**DEINE AUFGABE**
Kopiere aus dem Textauszug zur Schweizer Finanzmarktregulierung unten alles von „Ausserdem lehnen sie“ bis hinunter zu „etc.) zu fordern.“, ohne ein Wort zu ändern.

**TEXTAUSZUG**

● ● ● ● ● ● ●

Ausserdem lehnen sie die zum Schutz der Versicherungskunden erlassenen Binnenmarkt-Regeln der Richtlinien (EU) 2016/97 über den Versicherungsvertrieb ab. Swiss Life nimmt damit dieselbe protektionistische Position ein wie die Landwirtschaft.
Da der Weg für ein Dienstleistungsabkommen verbaut ist, setzt der Bundesrat auf das Instrument Äquivalenz. Die Bankenlobby verlangt vom Bundesrat mit Nachdruck, von der EU die Anerkennung der Schweizer Finanzmarktregulierung (Finfrag, Fidleg, Finig etc.) zu fordern.
Dabei geht es um den Zugang der Banken zum europäischen Binnenmarkt für den grenzüberschreitenden Wertpapierhandel, das grenzüberschreitende Derivategeschäft, das grenzüberschreitende Firmenkundengeschäft, das grenzüberschreitende Fondsgeschäft und anderes mehr.
Die Schweizer Banken wollen europäische Pensionskassen und reiche europäische Kunden, auch ausserhalb der Vermögensverwaltung, grenzüberschreitend bedienen.
EU-Parlament und EU-Rat haben nach der Finanzkrise 2008 neue Binnenmarkt-Regeln für den Finanzmarkt erlassen, so:
Im Äquivalenz-Verfahren befindet unilateral die EU-Kommission darüber, ob eine Schweizer Regulierung gleichwertig (äquivalent) zu den Regeln des europäischen Binnenmarkts ist. Die Schweiz als Drittland hat weder nach EU-Recht, noch nach den Bilateralen einen Rechtsanspruch auf einen Gleichwertigkeitsbeschluss der Kommission, selbst wenn technisch die Gleichwertigkeit nicht bestritten ist.

● ● ● ● ● ● ●

**DIE DATEN**
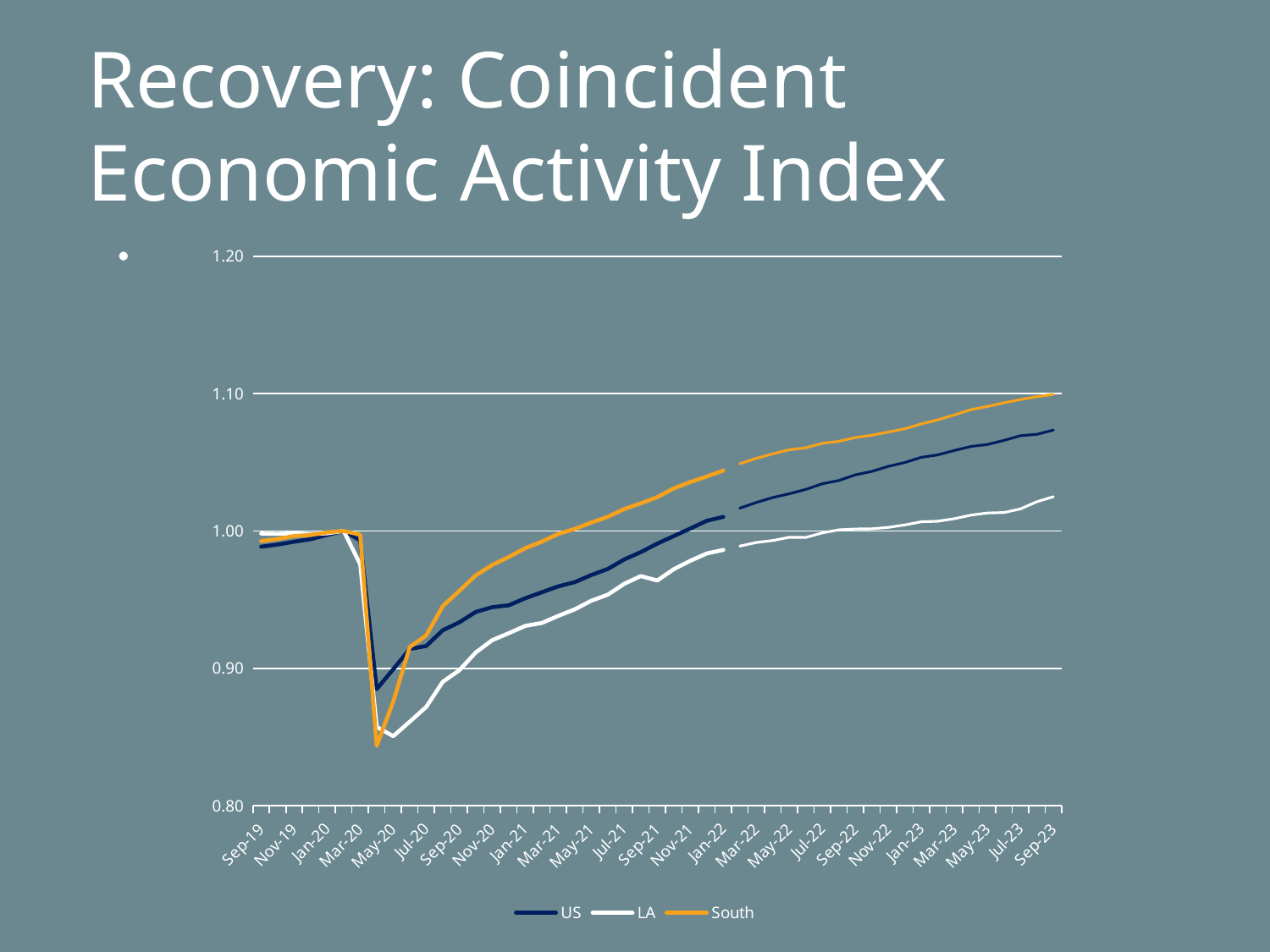
What is the lowest value shown on the vertical axis? 0.80 Do the values for South rise or fall from May-20 to Sep-23? Rise What kind of chart is shown on the slide? Line chart How many series does the legend list? 3 At Sep-23, is the value for US greater or less than 1.10? less At May-20, is the value for LA greater or less than 0.90? less Which series has the lowest value at Sep-23? LA At Sep-23, is the value for LA greater or less than 1.00? greater What is the title of the slide containing the chart? Recovery: Coincident Economic Activity Index At Sep-23, which is larger, the value for US or the value for LA? US Which series has the highest value at Sep-23? South Which series is drawn in orange? South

● ● ● ● ● ● ●

**ANTWORTBEREICH**
Ausserdem lehnen sie die zum Schutz der Versicherungskunden erlassenen Binnenmarkt-Regeln der Richtlinien (EU) 2016/97 über den Versicherungsvertrieb ab. Swiss Life nimmt damit dieselbe protektionistische Position ein wie die Landwirtschaft.
Da der Weg für ein Dienstleistungsabkommen verbaut ist, setzt der Bundesrat auf das Instrument Äquivalenz. Die Bankenlobby verlangt vom Bundesrat mit Nachdruck, von der EU die Anerkennung der Schweizer Finanzmarktregulierung (Finfrag, Fidleg, Finig etc.) zu fordern.